Candi Sari disebut juga Candi Bendan yang disesuaikan dengan nama desa tempat candi tersebut berada, yakni Desa Bendan yang berada dalam wilayah Kecamatan Kalasan, Kabupaten Sleman. Dari struktur bangunan serta artefak-artefak yang ada, candi yang terletak sejauh sepuluh kilometer dari pusat kota Yogyakarta ini merupakan candi Buddha dan dibangun sekitar abad ke-8 atau ke-9 Masehi pada masa kejayaan Mataram Kuno di tanah Jawa.

Sebagai salah satu wisata candi di Jogja, Candi Sari tidak difungsikan sebagai tempat pemujaan terhadap dewa maupun dewi dalam keyakinan Buddha, melainkan digunakan untuk asrama para Biksu. Hal tersebut dapat diketahui dari konstruksi bagian dalam bangunan yang didominasi oleh ruangan-ruangan. Candi Sari yang memiliki tiga lantai ini dibagi sebagai tempat penyimpanan di lantai teratas, tempat istirahat para Biksu di lantai kedua, dan tempat diskusi keagamaan di lantai paling bawah.

Candi Sari cukup lama terbengkalai sejak Kerajaan Mataram Kuno runtuh hingga kemudian ditemukan kembali pada abad ke-20 oleh pekerja pabrik pengolahan tebu milik Belanda. Pihak berwenang kemudian berusaha untuk melakukan pemugaran dari situs candi yang berada dalam kondisi rusak berat tersebut. Rekonstruksi selesai satu tahun kemudian walaupun tidak benar-benar berhasil. Dinding pelindung candi tidak dapat dipulihkan, namun arca penjaga yang berbentuk sosok besar membawa gada dan ular masih tetap ada.
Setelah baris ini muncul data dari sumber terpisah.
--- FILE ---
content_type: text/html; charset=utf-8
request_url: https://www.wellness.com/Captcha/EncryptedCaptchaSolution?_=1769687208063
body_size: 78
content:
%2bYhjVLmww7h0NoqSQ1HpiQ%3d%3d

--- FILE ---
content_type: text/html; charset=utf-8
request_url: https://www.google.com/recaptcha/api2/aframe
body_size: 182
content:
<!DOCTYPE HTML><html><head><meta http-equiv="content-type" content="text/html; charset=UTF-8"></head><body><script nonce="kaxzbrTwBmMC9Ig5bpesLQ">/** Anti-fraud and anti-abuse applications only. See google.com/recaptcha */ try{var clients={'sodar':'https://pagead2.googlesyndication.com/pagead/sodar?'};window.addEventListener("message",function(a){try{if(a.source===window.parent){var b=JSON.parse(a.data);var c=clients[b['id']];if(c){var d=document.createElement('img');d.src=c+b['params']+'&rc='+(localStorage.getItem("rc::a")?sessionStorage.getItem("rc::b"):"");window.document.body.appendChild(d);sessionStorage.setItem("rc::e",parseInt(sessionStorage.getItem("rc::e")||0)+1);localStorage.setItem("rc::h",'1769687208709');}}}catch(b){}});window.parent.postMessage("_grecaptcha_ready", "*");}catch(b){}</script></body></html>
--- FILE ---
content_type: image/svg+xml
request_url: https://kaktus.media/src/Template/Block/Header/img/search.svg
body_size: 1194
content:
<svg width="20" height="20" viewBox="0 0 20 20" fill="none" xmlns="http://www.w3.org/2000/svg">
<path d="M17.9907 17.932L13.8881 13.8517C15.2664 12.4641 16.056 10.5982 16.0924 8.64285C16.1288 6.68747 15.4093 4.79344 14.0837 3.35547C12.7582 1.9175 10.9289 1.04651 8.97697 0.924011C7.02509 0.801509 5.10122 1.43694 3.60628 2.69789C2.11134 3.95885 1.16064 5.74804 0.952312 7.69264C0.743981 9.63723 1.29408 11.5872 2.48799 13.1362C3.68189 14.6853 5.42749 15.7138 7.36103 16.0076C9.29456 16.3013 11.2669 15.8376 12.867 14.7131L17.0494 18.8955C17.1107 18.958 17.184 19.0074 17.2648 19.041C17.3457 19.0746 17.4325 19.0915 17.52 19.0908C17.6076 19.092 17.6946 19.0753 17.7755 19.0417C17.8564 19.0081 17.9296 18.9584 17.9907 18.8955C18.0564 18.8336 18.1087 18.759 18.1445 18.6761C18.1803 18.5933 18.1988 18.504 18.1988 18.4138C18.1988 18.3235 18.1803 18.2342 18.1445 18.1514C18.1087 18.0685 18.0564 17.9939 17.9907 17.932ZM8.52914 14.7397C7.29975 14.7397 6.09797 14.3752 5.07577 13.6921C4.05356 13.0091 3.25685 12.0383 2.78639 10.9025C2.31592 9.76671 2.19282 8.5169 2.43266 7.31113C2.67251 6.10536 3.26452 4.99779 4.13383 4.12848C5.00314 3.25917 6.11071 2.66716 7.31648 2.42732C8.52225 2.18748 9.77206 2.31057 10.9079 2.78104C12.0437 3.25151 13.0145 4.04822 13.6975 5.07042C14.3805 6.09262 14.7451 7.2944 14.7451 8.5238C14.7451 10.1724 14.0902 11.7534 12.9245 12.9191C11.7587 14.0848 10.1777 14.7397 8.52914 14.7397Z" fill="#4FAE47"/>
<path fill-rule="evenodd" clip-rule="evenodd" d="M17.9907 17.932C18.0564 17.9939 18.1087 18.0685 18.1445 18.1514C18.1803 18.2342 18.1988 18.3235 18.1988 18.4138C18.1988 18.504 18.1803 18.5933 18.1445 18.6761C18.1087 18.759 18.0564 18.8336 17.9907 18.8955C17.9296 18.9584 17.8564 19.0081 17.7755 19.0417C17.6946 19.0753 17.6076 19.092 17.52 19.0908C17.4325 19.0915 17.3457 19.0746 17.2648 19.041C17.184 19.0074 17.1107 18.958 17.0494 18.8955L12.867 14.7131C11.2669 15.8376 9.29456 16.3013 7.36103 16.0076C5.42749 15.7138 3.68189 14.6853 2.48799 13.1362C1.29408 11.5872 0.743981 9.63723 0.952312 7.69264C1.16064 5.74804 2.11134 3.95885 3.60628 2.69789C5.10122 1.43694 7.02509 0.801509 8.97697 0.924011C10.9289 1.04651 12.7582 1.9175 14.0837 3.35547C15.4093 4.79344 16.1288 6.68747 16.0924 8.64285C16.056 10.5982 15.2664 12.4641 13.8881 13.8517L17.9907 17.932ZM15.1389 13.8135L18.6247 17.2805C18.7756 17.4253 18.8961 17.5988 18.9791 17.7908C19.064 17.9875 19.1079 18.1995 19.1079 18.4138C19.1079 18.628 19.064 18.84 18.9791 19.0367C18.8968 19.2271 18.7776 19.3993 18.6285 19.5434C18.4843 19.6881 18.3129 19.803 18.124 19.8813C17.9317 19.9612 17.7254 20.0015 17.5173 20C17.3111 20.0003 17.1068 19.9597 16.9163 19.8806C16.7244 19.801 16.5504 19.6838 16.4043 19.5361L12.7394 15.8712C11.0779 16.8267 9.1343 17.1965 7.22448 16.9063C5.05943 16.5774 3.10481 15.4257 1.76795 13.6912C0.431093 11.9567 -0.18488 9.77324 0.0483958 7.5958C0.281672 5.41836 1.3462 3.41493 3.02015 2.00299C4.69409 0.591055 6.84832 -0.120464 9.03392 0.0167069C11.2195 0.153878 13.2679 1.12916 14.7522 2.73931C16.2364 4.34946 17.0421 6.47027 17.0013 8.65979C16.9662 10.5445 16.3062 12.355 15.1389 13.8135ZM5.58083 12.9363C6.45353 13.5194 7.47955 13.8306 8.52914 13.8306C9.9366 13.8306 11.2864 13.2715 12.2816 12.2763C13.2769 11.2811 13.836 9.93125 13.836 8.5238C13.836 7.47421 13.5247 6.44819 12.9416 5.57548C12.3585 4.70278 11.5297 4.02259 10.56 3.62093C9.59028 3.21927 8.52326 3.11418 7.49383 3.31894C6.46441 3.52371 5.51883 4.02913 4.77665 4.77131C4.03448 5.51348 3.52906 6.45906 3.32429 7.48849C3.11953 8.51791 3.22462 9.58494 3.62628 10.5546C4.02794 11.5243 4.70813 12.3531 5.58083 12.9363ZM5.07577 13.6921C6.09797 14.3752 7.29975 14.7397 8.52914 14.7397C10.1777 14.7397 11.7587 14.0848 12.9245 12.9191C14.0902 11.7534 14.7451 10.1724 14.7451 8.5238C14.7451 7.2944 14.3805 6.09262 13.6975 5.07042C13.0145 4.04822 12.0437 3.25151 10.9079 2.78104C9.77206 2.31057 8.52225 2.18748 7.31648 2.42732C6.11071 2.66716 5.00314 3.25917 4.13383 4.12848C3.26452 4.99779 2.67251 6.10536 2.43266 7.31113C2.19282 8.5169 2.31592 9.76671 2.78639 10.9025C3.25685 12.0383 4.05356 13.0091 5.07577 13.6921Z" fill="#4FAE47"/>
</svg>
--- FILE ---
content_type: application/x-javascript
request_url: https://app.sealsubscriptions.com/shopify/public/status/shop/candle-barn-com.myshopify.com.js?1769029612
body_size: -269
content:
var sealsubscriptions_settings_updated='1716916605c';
Dengan tiket masuk yang dibanderol seharga Rp. 2.000,- saja per orang, para wisatawan sudah bebas menyusuri setiap sudut dalam candi yang mewujudkan kesederhanaan hidup para Biksu pada zaman tersebut. Udara di sekitar Candi Sari sangat sejuk berkat taman terbuka hijau yang dibuat di sekitar areal candi utama sehingga masuk ke dalam candi pun tidak akan terasa sesak.

Selain berkeliling candi, wisatawan juga dapat bersepeda mengelilingi kompleks Candi Sari yang cukup luas meski hanya bangunan utama candi yang dapat dipulihkan. Terakhir pada tahun 2003, candi mengalami pemugaran kembali yang membuat konstruksi asli bangunan utama menjadi lebih mendekati konstruksi asli dari bangunan yang berjarak hanya empat kilometer dari kompleks Candi Kalasan tersebut.